- **BRIEF**
Please pull out every line of the data below that contains the string "meters", treating uppercase and lowercase as different.

- **TASK INPUTS**

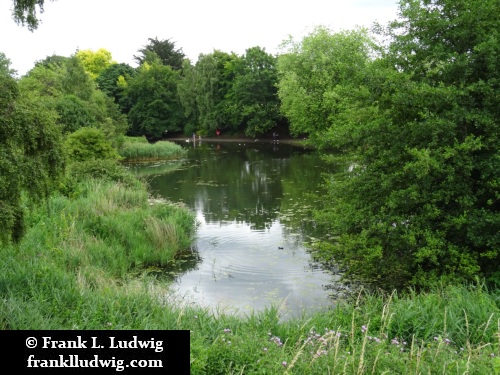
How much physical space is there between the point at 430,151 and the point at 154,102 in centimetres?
5495

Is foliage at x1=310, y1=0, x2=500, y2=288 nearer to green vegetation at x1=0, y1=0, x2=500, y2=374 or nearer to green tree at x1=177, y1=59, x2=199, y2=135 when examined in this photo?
green vegetation at x1=0, y1=0, x2=500, y2=374

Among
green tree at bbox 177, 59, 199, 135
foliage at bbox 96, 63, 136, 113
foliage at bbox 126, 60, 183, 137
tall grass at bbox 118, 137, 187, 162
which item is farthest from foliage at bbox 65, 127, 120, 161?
foliage at bbox 96, 63, 136, 113

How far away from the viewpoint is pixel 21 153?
5.59 meters

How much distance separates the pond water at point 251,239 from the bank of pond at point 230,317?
3.40 ft

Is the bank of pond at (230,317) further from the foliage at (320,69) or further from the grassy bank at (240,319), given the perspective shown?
the foliage at (320,69)

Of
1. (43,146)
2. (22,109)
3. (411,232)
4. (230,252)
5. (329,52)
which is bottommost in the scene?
(230,252)

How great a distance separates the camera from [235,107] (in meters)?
54.6

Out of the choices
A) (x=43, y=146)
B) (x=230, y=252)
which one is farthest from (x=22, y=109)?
(x=230, y=252)

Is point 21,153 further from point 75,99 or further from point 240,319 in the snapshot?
point 75,99

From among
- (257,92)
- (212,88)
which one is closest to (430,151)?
(257,92)

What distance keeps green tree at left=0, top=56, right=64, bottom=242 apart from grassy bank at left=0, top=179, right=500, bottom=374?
133cm

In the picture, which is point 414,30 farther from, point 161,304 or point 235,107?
point 235,107

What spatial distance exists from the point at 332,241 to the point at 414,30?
6427 millimetres

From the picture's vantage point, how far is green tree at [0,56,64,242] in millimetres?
5316
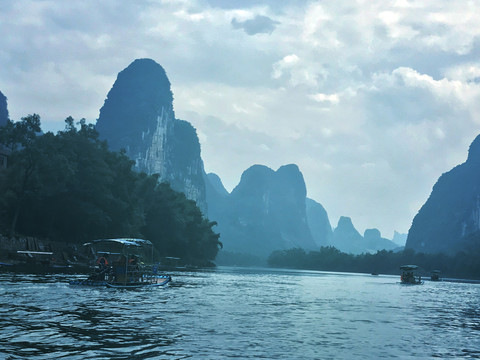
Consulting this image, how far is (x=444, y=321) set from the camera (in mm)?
28156

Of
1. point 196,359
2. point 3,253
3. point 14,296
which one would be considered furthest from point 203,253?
point 196,359

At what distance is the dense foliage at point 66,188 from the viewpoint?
6712 centimetres

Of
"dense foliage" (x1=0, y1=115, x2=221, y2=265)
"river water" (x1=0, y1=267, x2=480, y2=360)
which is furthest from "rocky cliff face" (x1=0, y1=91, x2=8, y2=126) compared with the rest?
"river water" (x1=0, y1=267, x2=480, y2=360)

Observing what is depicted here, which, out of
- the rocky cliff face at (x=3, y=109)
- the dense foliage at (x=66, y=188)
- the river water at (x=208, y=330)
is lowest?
the river water at (x=208, y=330)

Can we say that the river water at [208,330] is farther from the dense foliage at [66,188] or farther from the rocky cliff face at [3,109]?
the rocky cliff face at [3,109]

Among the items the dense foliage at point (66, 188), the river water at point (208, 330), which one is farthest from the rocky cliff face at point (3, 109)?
the river water at point (208, 330)

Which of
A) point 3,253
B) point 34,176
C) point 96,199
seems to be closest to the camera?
point 3,253

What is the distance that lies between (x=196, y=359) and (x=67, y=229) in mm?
74098

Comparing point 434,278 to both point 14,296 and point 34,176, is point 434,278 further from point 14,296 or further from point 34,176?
point 14,296

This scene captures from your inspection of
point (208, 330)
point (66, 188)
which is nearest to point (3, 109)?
point (66, 188)

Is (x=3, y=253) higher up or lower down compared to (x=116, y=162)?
lower down

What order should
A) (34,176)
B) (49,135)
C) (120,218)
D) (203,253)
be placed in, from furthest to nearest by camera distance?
(203,253)
(120,218)
(49,135)
(34,176)

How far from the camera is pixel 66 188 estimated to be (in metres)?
78.2

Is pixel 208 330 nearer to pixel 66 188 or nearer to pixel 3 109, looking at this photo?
pixel 66 188
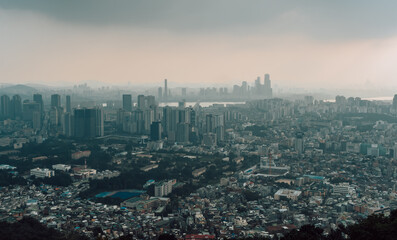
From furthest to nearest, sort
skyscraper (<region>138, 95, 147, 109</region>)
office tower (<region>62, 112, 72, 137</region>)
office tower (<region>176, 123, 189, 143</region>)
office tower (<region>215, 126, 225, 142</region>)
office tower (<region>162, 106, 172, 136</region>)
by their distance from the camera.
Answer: skyscraper (<region>138, 95, 147, 109</region>)
office tower (<region>162, 106, 172, 136</region>)
office tower (<region>62, 112, 72, 137</region>)
office tower (<region>215, 126, 225, 142</region>)
office tower (<region>176, 123, 189, 143</region>)

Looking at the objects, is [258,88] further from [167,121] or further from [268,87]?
[167,121]

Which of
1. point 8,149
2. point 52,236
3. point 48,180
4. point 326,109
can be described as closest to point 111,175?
point 48,180

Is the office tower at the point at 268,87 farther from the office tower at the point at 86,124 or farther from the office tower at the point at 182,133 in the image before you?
the office tower at the point at 86,124

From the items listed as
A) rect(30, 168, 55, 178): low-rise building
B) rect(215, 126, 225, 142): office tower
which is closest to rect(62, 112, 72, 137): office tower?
rect(215, 126, 225, 142): office tower

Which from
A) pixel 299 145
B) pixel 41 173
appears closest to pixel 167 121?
pixel 299 145

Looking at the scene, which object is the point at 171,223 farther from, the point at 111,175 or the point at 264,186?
the point at 111,175

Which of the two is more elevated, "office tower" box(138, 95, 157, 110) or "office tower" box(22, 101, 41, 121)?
"office tower" box(138, 95, 157, 110)

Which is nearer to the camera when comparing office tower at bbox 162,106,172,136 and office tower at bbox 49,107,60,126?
office tower at bbox 162,106,172,136

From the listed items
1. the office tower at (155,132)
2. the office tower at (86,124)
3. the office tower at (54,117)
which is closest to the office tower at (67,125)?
the office tower at (86,124)

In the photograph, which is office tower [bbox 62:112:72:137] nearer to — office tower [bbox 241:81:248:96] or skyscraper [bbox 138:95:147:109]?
skyscraper [bbox 138:95:147:109]
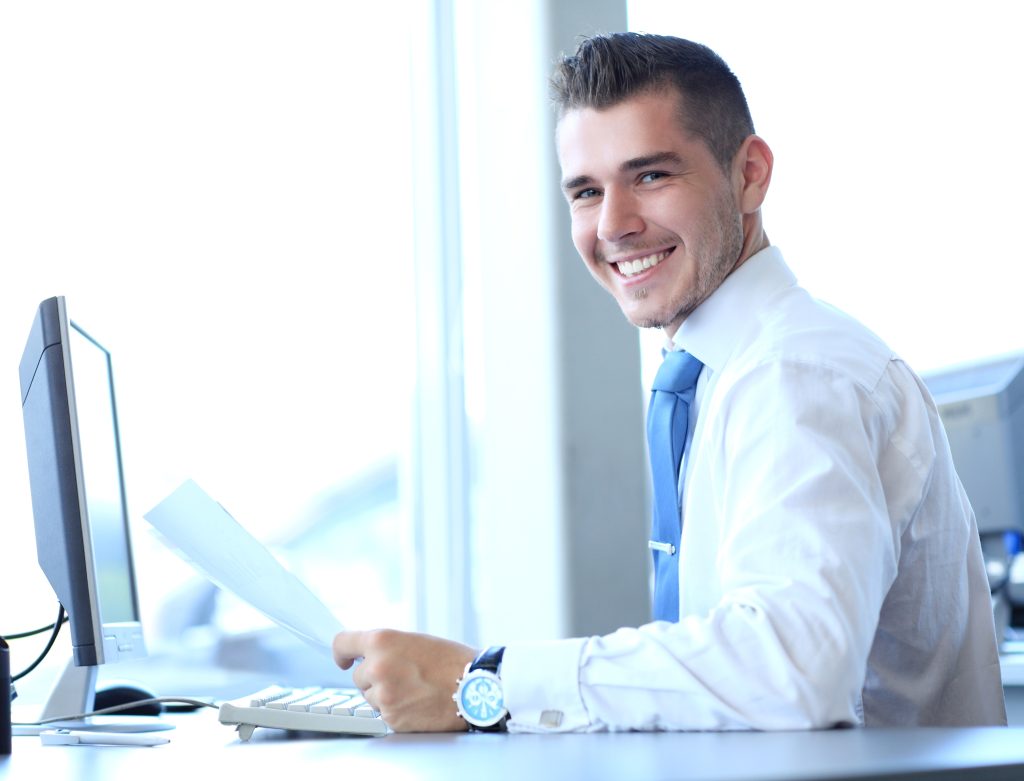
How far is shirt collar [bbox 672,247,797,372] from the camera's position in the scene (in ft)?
5.05

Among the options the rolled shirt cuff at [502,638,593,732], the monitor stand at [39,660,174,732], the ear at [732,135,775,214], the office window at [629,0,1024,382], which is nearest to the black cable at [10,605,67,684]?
the monitor stand at [39,660,174,732]

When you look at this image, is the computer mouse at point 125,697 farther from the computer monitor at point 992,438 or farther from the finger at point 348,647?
the computer monitor at point 992,438

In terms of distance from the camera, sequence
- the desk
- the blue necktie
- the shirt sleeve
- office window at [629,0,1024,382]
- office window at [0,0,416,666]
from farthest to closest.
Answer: office window at [629,0,1024,382]
office window at [0,0,416,666]
the blue necktie
the shirt sleeve
the desk

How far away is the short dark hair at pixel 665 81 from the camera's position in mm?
1625

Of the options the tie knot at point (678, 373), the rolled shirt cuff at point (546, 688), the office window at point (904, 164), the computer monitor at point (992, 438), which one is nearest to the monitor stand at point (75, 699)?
the rolled shirt cuff at point (546, 688)

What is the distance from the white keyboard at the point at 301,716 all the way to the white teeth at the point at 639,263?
2.53 feet

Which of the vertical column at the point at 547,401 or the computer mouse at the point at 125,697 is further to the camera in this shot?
the vertical column at the point at 547,401

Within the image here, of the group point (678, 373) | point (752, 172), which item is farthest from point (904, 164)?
point (678, 373)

- **WRITTEN RESPONSE**
5.59 meters
How great a distance separates the camera from [235,107] (in meters)?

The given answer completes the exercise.